Padre e hija se cruzarán con un matrimonio de clase popular, él de pocas pulgas y su esposa embarazada, pero también con el CEO de la empresa ferroviaria de ese mismo tren, y una multitud de seres mezquinos.
Como era de esperar, cuando los zombis de puertas adentro se multiplican y así el pasaje del convoy se parte en dos, por un lado los seres más repelentes y ávidos de carne humana, por el otro los que quieren eludirlos.
Esa división es clara, pero más peligrosa es la que se da entre quienes quieren sobrevivir, por un lado aquellos que priorizan lo humano, por el otro los egoístas para los que, estaba escrito, no importa quien caiga con tal de no infectarse.
El director Yeon Sang-ho no se anda con vueltas, pero como en la anterior no eligió a los zombis por estar de moda, y es más: los típicos amantes de filmes de zombis se desilusionarán de no verlos al por mayor.

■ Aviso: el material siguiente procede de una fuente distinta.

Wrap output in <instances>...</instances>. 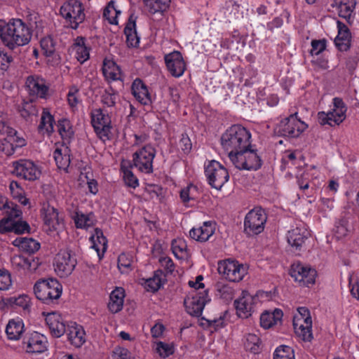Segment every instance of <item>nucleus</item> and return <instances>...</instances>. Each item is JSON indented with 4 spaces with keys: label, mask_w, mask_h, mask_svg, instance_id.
I'll return each mask as SVG.
<instances>
[{
    "label": "nucleus",
    "mask_w": 359,
    "mask_h": 359,
    "mask_svg": "<svg viewBox=\"0 0 359 359\" xmlns=\"http://www.w3.org/2000/svg\"><path fill=\"white\" fill-rule=\"evenodd\" d=\"M5 210V217L0 219V233H14L20 235L29 233V224L22 219V212L17 204L9 202L0 194V210Z\"/></svg>",
    "instance_id": "f257e3e1"
},
{
    "label": "nucleus",
    "mask_w": 359,
    "mask_h": 359,
    "mask_svg": "<svg viewBox=\"0 0 359 359\" xmlns=\"http://www.w3.org/2000/svg\"><path fill=\"white\" fill-rule=\"evenodd\" d=\"M32 36L31 28L20 19H12L8 22L0 20V39L11 50L29 43Z\"/></svg>",
    "instance_id": "f03ea898"
},
{
    "label": "nucleus",
    "mask_w": 359,
    "mask_h": 359,
    "mask_svg": "<svg viewBox=\"0 0 359 359\" xmlns=\"http://www.w3.org/2000/svg\"><path fill=\"white\" fill-rule=\"evenodd\" d=\"M252 135L250 130L241 124H233L222 134L220 144L228 153L229 160L231 155L241 152L251 146Z\"/></svg>",
    "instance_id": "7ed1b4c3"
},
{
    "label": "nucleus",
    "mask_w": 359,
    "mask_h": 359,
    "mask_svg": "<svg viewBox=\"0 0 359 359\" xmlns=\"http://www.w3.org/2000/svg\"><path fill=\"white\" fill-rule=\"evenodd\" d=\"M60 15L64 19L66 27L77 29L86 19L85 8L80 0H67L60 8Z\"/></svg>",
    "instance_id": "20e7f679"
},
{
    "label": "nucleus",
    "mask_w": 359,
    "mask_h": 359,
    "mask_svg": "<svg viewBox=\"0 0 359 359\" xmlns=\"http://www.w3.org/2000/svg\"><path fill=\"white\" fill-rule=\"evenodd\" d=\"M231 162L239 170H257L261 168L263 161L255 145L244 149L241 152L231 155Z\"/></svg>",
    "instance_id": "39448f33"
},
{
    "label": "nucleus",
    "mask_w": 359,
    "mask_h": 359,
    "mask_svg": "<svg viewBox=\"0 0 359 359\" xmlns=\"http://www.w3.org/2000/svg\"><path fill=\"white\" fill-rule=\"evenodd\" d=\"M34 292L39 300L50 304L60 297L62 286L55 278L41 279L34 284Z\"/></svg>",
    "instance_id": "423d86ee"
},
{
    "label": "nucleus",
    "mask_w": 359,
    "mask_h": 359,
    "mask_svg": "<svg viewBox=\"0 0 359 359\" xmlns=\"http://www.w3.org/2000/svg\"><path fill=\"white\" fill-rule=\"evenodd\" d=\"M307 128L308 125L295 112L280 120L276 125L274 133L278 136L294 138L299 137Z\"/></svg>",
    "instance_id": "0eeeda50"
},
{
    "label": "nucleus",
    "mask_w": 359,
    "mask_h": 359,
    "mask_svg": "<svg viewBox=\"0 0 359 359\" xmlns=\"http://www.w3.org/2000/svg\"><path fill=\"white\" fill-rule=\"evenodd\" d=\"M332 104L327 112L318 113V120L321 126L328 125L331 127L339 126L346 119L347 107L343 100L337 97H334Z\"/></svg>",
    "instance_id": "6e6552de"
},
{
    "label": "nucleus",
    "mask_w": 359,
    "mask_h": 359,
    "mask_svg": "<svg viewBox=\"0 0 359 359\" xmlns=\"http://www.w3.org/2000/svg\"><path fill=\"white\" fill-rule=\"evenodd\" d=\"M11 168V173L14 176L26 181H36L41 175V166L30 159L20 158L13 161Z\"/></svg>",
    "instance_id": "1a4fd4ad"
},
{
    "label": "nucleus",
    "mask_w": 359,
    "mask_h": 359,
    "mask_svg": "<svg viewBox=\"0 0 359 359\" xmlns=\"http://www.w3.org/2000/svg\"><path fill=\"white\" fill-rule=\"evenodd\" d=\"M204 170L208 184L217 190L221 189L229 180L227 169L217 161L212 160L205 163Z\"/></svg>",
    "instance_id": "9d476101"
},
{
    "label": "nucleus",
    "mask_w": 359,
    "mask_h": 359,
    "mask_svg": "<svg viewBox=\"0 0 359 359\" xmlns=\"http://www.w3.org/2000/svg\"><path fill=\"white\" fill-rule=\"evenodd\" d=\"M91 124L98 138L103 142L112 138L111 120L107 113L98 108L93 109L90 113Z\"/></svg>",
    "instance_id": "9b49d317"
},
{
    "label": "nucleus",
    "mask_w": 359,
    "mask_h": 359,
    "mask_svg": "<svg viewBox=\"0 0 359 359\" xmlns=\"http://www.w3.org/2000/svg\"><path fill=\"white\" fill-rule=\"evenodd\" d=\"M218 272L230 282H239L248 273V268L233 259H226L218 262Z\"/></svg>",
    "instance_id": "f8f14e48"
},
{
    "label": "nucleus",
    "mask_w": 359,
    "mask_h": 359,
    "mask_svg": "<svg viewBox=\"0 0 359 359\" xmlns=\"http://www.w3.org/2000/svg\"><path fill=\"white\" fill-rule=\"evenodd\" d=\"M156 154V149L151 144L144 145L133 154V166L142 173L151 174Z\"/></svg>",
    "instance_id": "ddd939ff"
},
{
    "label": "nucleus",
    "mask_w": 359,
    "mask_h": 359,
    "mask_svg": "<svg viewBox=\"0 0 359 359\" xmlns=\"http://www.w3.org/2000/svg\"><path fill=\"white\" fill-rule=\"evenodd\" d=\"M267 221L265 210L257 207L250 210L244 219V232L248 236L257 235L262 233Z\"/></svg>",
    "instance_id": "4468645a"
},
{
    "label": "nucleus",
    "mask_w": 359,
    "mask_h": 359,
    "mask_svg": "<svg viewBox=\"0 0 359 359\" xmlns=\"http://www.w3.org/2000/svg\"><path fill=\"white\" fill-rule=\"evenodd\" d=\"M297 311L293 318L294 332L303 341H311L313 337L310 311L306 307H299Z\"/></svg>",
    "instance_id": "2eb2a0df"
},
{
    "label": "nucleus",
    "mask_w": 359,
    "mask_h": 359,
    "mask_svg": "<svg viewBox=\"0 0 359 359\" xmlns=\"http://www.w3.org/2000/svg\"><path fill=\"white\" fill-rule=\"evenodd\" d=\"M77 260L70 250H60L54 259L53 266L55 273L61 278L67 277L74 270Z\"/></svg>",
    "instance_id": "dca6fc26"
},
{
    "label": "nucleus",
    "mask_w": 359,
    "mask_h": 359,
    "mask_svg": "<svg viewBox=\"0 0 359 359\" xmlns=\"http://www.w3.org/2000/svg\"><path fill=\"white\" fill-rule=\"evenodd\" d=\"M290 274L300 285L310 287L316 282L317 271L309 265L297 262L291 266Z\"/></svg>",
    "instance_id": "f3484780"
},
{
    "label": "nucleus",
    "mask_w": 359,
    "mask_h": 359,
    "mask_svg": "<svg viewBox=\"0 0 359 359\" xmlns=\"http://www.w3.org/2000/svg\"><path fill=\"white\" fill-rule=\"evenodd\" d=\"M210 301L208 291L204 290L203 292L190 293L184 299V304L186 311L189 315L199 317L202 314L205 304Z\"/></svg>",
    "instance_id": "a211bd4d"
},
{
    "label": "nucleus",
    "mask_w": 359,
    "mask_h": 359,
    "mask_svg": "<svg viewBox=\"0 0 359 359\" xmlns=\"http://www.w3.org/2000/svg\"><path fill=\"white\" fill-rule=\"evenodd\" d=\"M257 299L256 296L252 295L249 292L243 291L241 296L234 301L238 316L243 319L250 317L255 311V305Z\"/></svg>",
    "instance_id": "6ab92c4d"
},
{
    "label": "nucleus",
    "mask_w": 359,
    "mask_h": 359,
    "mask_svg": "<svg viewBox=\"0 0 359 359\" xmlns=\"http://www.w3.org/2000/svg\"><path fill=\"white\" fill-rule=\"evenodd\" d=\"M166 68L172 76L180 78L183 76L187 69L186 62L181 52L173 50L164 55Z\"/></svg>",
    "instance_id": "aec40b11"
},
{
    "label": "nucleus",
    "mask_w": 359,
    "mask_h": 359,
    "mask_svg": "<svg viewBox=\"0 0 359 359\" xmlns=\"http://www.w3.org/2000/svg\"><path fill=\"white\" fill-rule=\"evenodd\" d=\"M43 210V227L46 231L48 233L60 231L65 228L64 221L59 217V213L56 208L48 205Z\"/></svg>",
    "instance_id": "412c9836"
},
{
    "label": "nucleus",
    "mask_w": 359,
    "mask_h": 359,
    "mask_svg": "<svg viewBox=\"0 0 359 359\" xmlns=\"http://www.w3.org/2000/svg\"><path fill=\"white\" fill-rule=\"evenodd\" d=\"M46 337L37 332L27 334L23 339V345L27 353H41L47 350Z\"/></svg>",
    "instance_id": "4be33fe9"
},
{
    "label": "nucleus",
    "mask_w": 359,
    "mask_h": 359,
    "mask_svg": "<svg viewBox=\"0 0 359 359\" xmlns=\"http://www.w3.org/2000/svg\"><path fill=\"white\" fill-rule=\"evenodd\" d=\"M26 87L29 95L33 98H46L48 92V86L46 81L38 76H29L26 81Z\"/></svg>",
    "instance_id": "5701e85b"
},
{
    "label": "nucleus",
    "mask_w": 359,
    "mask_h": 359,
    "mask_svg": "<svg viewBox=\"0 0 359 359\" xmlns=\"http://www.w3.org/2000/svg\"><path fill=\"white\" fill-rule=\"evenodd\" d=\"M131 93L135 100L142 105L151 104V95L147 86L140 78H136L131 85Z\"/></svg>",
    "instance_id": "b1692460"
},
{
    "label": "nucleus",
    "mask_w": 359,
    "mask_h": 359,
    "mask_svg": "<svg viewBox=\"0 0 359 359\" xmlns=\"http://www.w3.org/2000/svg\"><path fill=\"white\" fill-rule=\"evenodd\" d=\"M50 334L56 338L62 336L67 328L61 315L57 312L48 313L45 318Z\"/></svg>",
    "instance_id": "393cba45"
},
{
    "label": "nucleus",
    "mask_w": 359,
    "mask_h": 359,
    "mask_svg": "<svg viewBox=\"0 0 359 359\" xmlns=\"http://www.w3.org/2000/svg\"><path fill=\"white\" fill-rule=\"evenodd\" d=\"M69 342L76 348L81 347L86 341V332L82 325L71 322L66 330Z\"/></svg>",
    "instance_id": "a878e982"
},
{
    "label": "nucleus",
    "mask_w": 359,
    "mask_h": 359,
    "mask_svg": "<svg viewBox=\"0 0 359 359\" xmlns=\"http://www.w3.org/2000/svg\"><path fill=\"white\" fill-rule=\"evenodd\" d=\"M215 229L216 223L215 222H204L201 226L192 228L189 231V236L196 241L206 242L215 233Z\"/></svg>",
    "instance_id": "bb28decb"
},
{
    "label": "nucleus",
    "mask_w": 359,
    "mask_h": 359,
    "mask_svg": "<svg viewBox=\"0 0 359 359\" xmlns=\"http://www.w3.org/2000/svg\"><path fill=\"white\" fill-rule=\"evenodd\" d=\"M12 266L18 271H34L39 266V260H36L32 256L23 255H15L11 259Z\"/></svg>",
    "instance_id": "cd10ccee"
},
{
    "label": "nucleus",
    "mask_w": 359,
    "mask_h": 359,
    "mask_svg": "<svg viewBox=\"0 0 359 359\" xmlns=\"http://www.w3.org/2000/svg\"><path fill=\"white\" fill-rule=\"evenodd\" d=\"M105 81L110 84L113 81L123 82V75L120 66L114 60L105 59L102 68Z\"/></svg>",
    "instance_id": "c85d7f7f"
},
{
    "label": "nucleus",
    "mask_w": 359,
    "mask_h": 359,
    "mask_svg": "<svg viewBox=\"0 0 359 359\" xmlns=\"http://www.w3.org/2000/svg\"><path fill=\"white\" fill-rule=\"evenodd\" d=\"M338 34L334 39V43L338 50L347 51L351 48V34L344 23L337 22Z\"/></svg>",
    "instance_id": "c756f323"
},
{
    "label": "nucleus",
    "mask_w": 359,
    "mask_h": 359,
    "mask_svg": "<svg viewBox=\"0 0 359 359\" xmlns=\"http://www.w3.org/2000/svg\"><path fill=\"white\" fill-rule=\"evenodd\" d=\"M89 240L91 247L96 251L99 259H102L108 247V241L104 236L102 230L95 228Z\"/></svg>",
    "instance_id": "7c9ffc66"
},
{
    "label": "nucleus",
    "mask_w": 359,
    "mask_h": 359,
    "mask_svg": "<svg viewBox=\"0 0 359 359\" xmlns=\"http://www.w3.org/2000/svg\"><path fill=\"white\" fill-rule=\"evenodd\" d=\"M309 233L304 226H297L288 231L287 234V243L296 250H300L302 245L308 239Z\"/></svg>",
    "instance_id": "2f4dec72"
},
{
    "label": "nucleus",
    "mask_w": 359,
    "mask_h": 359,
    "mask_svg": "<svg viewBox=\"0 0 359 359\" xmlns=\"http://www.w3.org/2000/svg\"><path fill=\"white\" fill-rule=\"evenodd\" d=\"M4 134H6L4 141L11 147V149L7 151L8 155L13 154L18 149L27 144V141L23 136L11 127Z\"/></svg>",
    "instance_id": "473e14b6"
},
{
    "label": "nucleus",
    "mask_w": 359,
    "mask_h": 359,
    "mask_svg": "<svg viewBox=\"0 0 359 359\" xmlns=\"http://www.w3.org/2000/svg\"><path fill=\"white\" fill-rule=\"evenodd\" d=\"M125 297V290L121 287H116L109 294L107 304L109 311L112 313L121 311L123 309Z\"/></svg>",
    "instance_id": "72a5a7b5"
},
{
    "label": "nucleus",
    "mask_w": 359,
    "mask_h": 359,
    "mask_svg": "<svg viewBox=\"0 0 359 359\" xmlns=\"http://www.w3.org/2000/svg\"><path fill=\"white\" fill-rule=\"evenodd\" d=\"M55 125V117L50 114L48 108H43L40 122L38 126V131L43 135L51 136L54 132Z\"/></svg>",
    "instance_id": "f704fd0d"
},
{
    "label": "nucleus",
    "mask_w": 359,
    "mask_h": 359,
    "mask_svg": "<svg viewBox=\"0 0 359 359\" xmlns=\"http://www.w3.org/2000/svg\"><path fill=\"white\" fill-rule=\"evenodd\" d=\"M53 158L59 169L67 170L71 162L70 149L68 145L57 146L53 151Z\"/></svg>",
    "instance_id": "c9c22d12"
},
{
    "label": "nucleus",
    "mask_w": 359,
    "mask_h": 359,
    "mask_svg": "<svg viewBox=\"0 0 359 359\" xmlns=\"http://www.w3.org/2000/svg\"><path fill=\"white\" fill-rule=\"evenodd\" d=\"M56 127L62 140V144H69L74 137V130L70 121L67 118H60L57 121Z\"/></svg>",
    "instance_id": "e433bc0d"
},
{
    "label": "nucleus",
    "mask_w": 359,
    "mask_h": 359,
    "mask_svg": "<svg viewBox=\"0 0 359 359\" xmlns=\"http://www.w3.org/2000/svg\"><path fill=\"white\" fill-rule=\"evenodd\" d=\"M72 50L76 60L83 64L90 57V48L86 44V39L83 36H77L72 45Z\"/></svg>",
    "instance_id": "4c0bfd02"
},
{
    "label": "nucleus",
    "mask_w": 359,
    "mask_h": 359,
    "mask_svg": "<svg viewBox=\"0 0 359 359\" xmlns=\"http://www.w3.org/2000/svg\"><path fill=\"white\" fill-rule=\"evenodd\" d=\"M13 245L19 248L22 252L32 256L40 248V243L32 238H17L13 241Z\"/></svg>",
    "instance_id": "58836bf2"
},
{
    "label": "nucleus",
    "mask_w": 359,
    "mask_h": 359,
    "mask_svg": "<svg viewBox=\"0 0 359 359\" xmlns=\"http://www.w3.org/2000/svg\"><path fill=\"white\" fill-rule=\"evenodd\" d=\"M198 195V187L191 183L182 188L180 191V200L186 207H192L197 201Z\"/></svg>",
    "instance_id": "ea45409f"
},
{
    "label": "nucleus",
    "mask_w": 359,
    "mask_h": 359,
    "mask_svg": "<svg viewBox=\"0 0 359 359\" xmlns=\"http://www.w3.org/2000/svg\"><path fill=\"white\" fill-rule=\"evenodd\" d=\"M124 34L126 37V43L128 47L136 48L139 46L140 38L138 36L136 29L135 20L130 17L124 28Z\"/></svg>",
    "instance_id": "a19ab883"
},
{
    "label": "nucleus",
    "mask_w": 359,
    "mask_h": 359,
    "mask_svg": "<svg viewBox=\"0 0 359 359\" xmlns=\"http://www.w3.org/2000/svg\"><path fill=\"white\" fill-rule=\"evenodd\" d=\"M283 311L276 309L273 312L264 311L260 316V325L264 329H269L280 322L283 318Z\"/></svg>",
    "instance_id": "79ce46f5"
},
{
    "label": "nucleus",
    "mask_w": 359,
    "mask_h": 359,
    "mask_svg": "<svg viewBox=\"0 0 359 359\" xmlns=\"http://www.w3.org/2000/svg\"><path fill=\"white\" fill-rule=\"evenodd\" d=\"M93 213L85 214L81 211L74 212L71 218L74 222L75 227L79 229H88L93 225Z\"/></svg>",
    "instance_id": "37998d69"
},
{
    "label": "nucleus",
    "mask_w": 359,
    "mask_h": 359,
    "mask_svg": "<svg viewBox=\"0 0 359 359\" xmlns=\"http://www.w3.org/2000/svg\"><path fill=\"white\" fill-rule=\"evenodd\" d=\"M24 331V323L21 318L10 320L6 327V333L10 340H18Z\"/></svg>",
    "instance_id": "c03bdc74"
},
{
    "label": "nucleus",
    "mask_w": 359,
    "mask_h": 359,
    "mask_svg": "<svg viewBox=\"0 0 359 359\" xmlns=\"http://www.w3.org/2000/svg\"><path fill=\"white\" fill-rule=\"evenodd\" d=\"M143 2L149 13L163 15L170 7V0H143Z\"/></svg>",
    "instance_id": "a18cd8bd"
},
{
    "label": "nucleus",
    "mask_w": 359,
    "mask_h": 359,
    "mask_svg": "<svg viewBox=\"0 0 359 359\" xmlns=\"http://www.w3.org/2000/svg\"><path fill=\"white\" fill-rule=\"evenodd\" d=\"M244 348L246 351L257 354L262 349V341L255 334L248 333L243 339Z\"/></svg>",
    "instance_id": "49530a36"
},
{
    "label": "nucleus",
    "mask_w": 359,
    "mask_h": 359,
    "mask_svg": "<svg viewBox=\"0 0 359 359\" xmlns=\"http://www.w3.org/2000/svg\"><path fill=\"white\" fill-rule=\"evenodd\" d=\"M118 93L111 85L105 88L101 95V102L107 107H114L118 100Z\"/></svg>",
    "instance_id": "de8ad7c7"
},
{
    "label": "nucleus",
    "mask_w": 359,
    "mask_h": 359,
    "mask_svg": "<svg viewBox=\"0 0 359 359\" xmlns=\"http://www.w3.org/2000/svg\"><path fill=\"white\" fill-rule=\"evenodd\" d=\"M9 190L12 197L22 205L29 204V200L25 196V191L20 184L15 180L10 182Z\"/></svg>",
    "instance_id": "09e8293b"
},
{
    "label": "nucleus",
    "mask_w": 359,
    "mask_h": 359,
    "mask_svg": "<svg viewBox=\"0 0 359 359\" xmlns=\"http://www.w3.org/2000/svg\"><path fill=\"white\" fill-rule=\"evenodd\" d=\"M163 285L162 271H156L152 277L144 280L142 285L147 292H156Z\"/></svg>",
    "instance_id": "8fccbe9b"
},
{
    "label": "nucleus",
    "mask_w": 359,
    "mask_h": 359,
    "mask_svg": "<svg viewBox=\"0 0 359 359\" xmlns=\"http://www.w3.org/2000/svg\"><path fill=\"white\" fill-rule=\"evenodd\" d=\"M121 14V11L115 6V1L111 0L105 6L103 11V18L111 25H118V16Z\"/></svg>",
    "instance_id": "3c124183"
},
{
    "label": "nucleus",
    "mask_w": 359,
    "mask_h": 359,
    "mask_svg": "<svg viewBox=\"0 0 359 359\" xmlns=\"http://www.w3.org/2000/svg\"><path fill=\"white\" fill-rule=\"evenodd\" d=\"M133 255L130 252H122L118 257V268L121 273H128L133 270Z\"/></svg>",
    "instance_id": "603ef678"
},
{
    "label": "nucleus",
    "mask_w": 359,
    "mask_h": 359,
    "mask_svg": "<svg viewBox=\"0 0 359 359\" xmlns=\"http://www.w3.org/2000/svg\"><path fill=\"white\" fill-rule=\"evenodd\" d=\"M356 0H341L338 3L339 15L343 18H350L355 8Z\"/></svg>",
    "instance_id": "864d4df0"
},
{
    "label": "nucleus",
    "mask_w": 359,
    "mask_h": 359,
    "mask_svg": "<svg viewBox=\"0 0 359 359\" xmlns=\"http://www.w3.org/2000/svg\"><path fill=\"white\" fill-rule=\"evenodd\" d=\"M171 250L177 259H184L187 257V245L184 239H174L171 243Z\"/></svg>",
    "instance_id": "5fc2aeb1"
},
{
    "label": "nucleus",
    "mask_w": 359,
    "mask_h": 359,
    "mask_svg": "<svg viewBox=\"0 0 359 359\" xmlns=\"http://www.w3.org/2000/svg\"><path fill=\"white\" fill-rule=\"evenodd\" d=\"M19 111L24 118L27 119L31 116H37L39 110L32 99H31L29 101H24L21 104L19 107Z\"/></svg>",
    "instance_id": "6e6d98bb"
},
{
    "label": "nucleus",
    "mask_w": 359,
    "mask_h": 359,
    "mask_svg": "<svg viewBox=\"0 0 359 359\" xmlns=\"http://www.w3.org/2000/svg\"><path fill=\"white\" fill-rule=\"evenodd\" d=\"M273 359H295L294 351L289 346H278L273 353Z\"/></svg>",
    "instance_id": "4d7b16f0"
},
{
    "label": "nucleus",
    "mask_w": 359,
    "mask_h": 359,
    "mask_svg": "<svg viewBox=\"0 0 359 359\" xmlns=\"http://www.w3.org/2000/svg\"><path fill=\"white\" fill-rule=\"evenodd\" d=\"M121 170L123 173V181L127 187L135 189L139 186V180L133 174L130 168L121 165Z\"/></svg>",
    "instance_id": "13d9d810"
},
{
    "label": "nucleus",
    "mask_w": 359,
    "mask_h": 359,
    "mask_svg": "<svg viewBox=\"0 0 359 359\" xmlns=\"http://www.w3.org/2000/svg\"><path fill=\"white\" fill-rule=\"evenodd\" d=\"M155 350L161 358H166L174 353L175 347L172 344L159 341L156 343Z\"/></svg>",
    "instance_id": "bf43d9fd"
},
{
    "label": "nucleus",
    "mask_w": 359,
    "mask_h": 359,
    "mask_svg": "<svg viewBox=\"0 0 359 359\" xmlns=\"http://www.w3.org/2000/svg\"><path fill=\"white\" fill-rule=\"evenodd\" d=\"M67 100L68 104L72 109L77 107L81 100L79 97V89L76 86L69 87L67 95Z\"/></svg>",
    "instance_id": "052dcab7"
},
{
    "label": "nucleus",
    "mask_w": 359,
    "mask_h": 359,
    "mask_svg": "<svg viewBox=\"0 0 359 359\" xmlns=\"http://www.w3.org/2000/svg\"><path fill=\"white\" fill-rule=\"evenodd\" d=\"M217 295L225 301L233 299V289L226 284L219 283L217 285Z\"/></svg>",
    "instance_id": "680f3d73"
},
{
    "label": "nucleus",
    "mask_w": 359,
    "mask_h": 359,
    "mask_svg": "<svg viewBox=\"0 0 359 359\" xmlns=\"http://www.w3.org/2000/svg\"><path fill=\"white\" fill-rule=\"evenodd\" d=\"M40 46L43 54L47 57L51 56L55 52V43L53 39L50 36L41 39Z\"/></svg>",
    "instance_id": "e2e57ef3"
},
{
    "label": "nucleus",
    "mask_w": 359,
    "mask_h": 359,
    "mask_svg": "<svg viewBox=\"0 0 359 359\" xmlns=\"http://www.w3.org/2000/svg\"><path fill=\"white\" fill-rule=\"evenodd\" d=\"M12 285L11 273L4 269H0V290H8Z\"/></svg>",
    "instance_id": "0e129e2a"
},
{
    "label": "nucleus",
    "mask_w": 359,
    "mask_h": 359,
    "mask_svg": "<svg viewBox=\"0 0 359 359\" xmlns=\"http://www.w3.org/2000/svg\"><path fill=\"white\" fill-rule=\"evenodd\" d=\"M179 148L184 154H189L192 149L191 141L187 133H182L178 143Z\"/></svg>",
    "instance_id": "69168bd1"
},
{
    "label": "nucleus",
    "mask_w": 359,
    "mask_h": 359,
    "mask_svg": "<svg viewBox=\"0 0 359 359\" xmlns=\"http://www.w3.org/2000/svg\"><path fill=\"white\" fill-rule=\"evenodd\" d=\"M11 302L15 306L27 309L30 306V299L27 295L22 294L17 297H11Z\"/></svg>",
    "instance_id": "338daca9"
},
{
    "label": "nucleus",
    "mask_w": 359,
    "mask_h": 359,
    "mask_svg": "<svg viewBox=\"0 0 359 359\" xmlns=\"http://www.w3.org/2000/svg\"><path fill=\"white\" fill-rule=\"evenodd\" d=\"M326 48L325 40H313L311 41V50L310 53L311 55H318Z\"/></svg>",
    "instance_id": "774afa93"
}]
</instances>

"Invasión Zombie", no es una “hueca película de zombis", sino una historia que recurre a los zombis para de paso reflexionar de crisis y grietas sociales propias de las que ahora mismo tienen lugar en centros urbanos de todo el mundo
La pregunta "¿como se llega a esto?'" es simple: la vida moderna que pone en primer plano lo material por delante de lo humano y el terror a que lo aparentemente ordenado se colapse casi sorpresivamente.
La historia de “Invasión Zombie” es simple, su registro en tiempo más o menos real -el prólogo de la historia más la duración del tramo entre Seúl y Busán-, y la tensión permanente se sostienen gracias a una edición impecable.
Todo está perfectamente calculado, y funciona como un mecanismo de relojería hasta el último minuto, generando empatía entre el espectador con los “buenos” que intentan convertirse en héroes, y odio con los que sin ser zombis son igualmente despreciables por su extremo egoísmo, su impiedad sostenida por el poder del dinero o por el miedo.
Hay mucha tela para cortar en esta historia de visión necesaria, que también es heredera del manga, de ese cine típicamente oriental y al mismo tiempo de marcada inspiración en todos los grandes trabajos de animación con origen en el arte gráfico de la historieta
Y también hay subrayados que hablan del humor irónico que en este caso maneja con habilidad Yeon Sang-ho: el otro uso que se puede dar a celulares, a los periódicos (al menos a su papel) y al cierre seguro de las puertas entre vagones, y quienes la vean descubrirán por qué.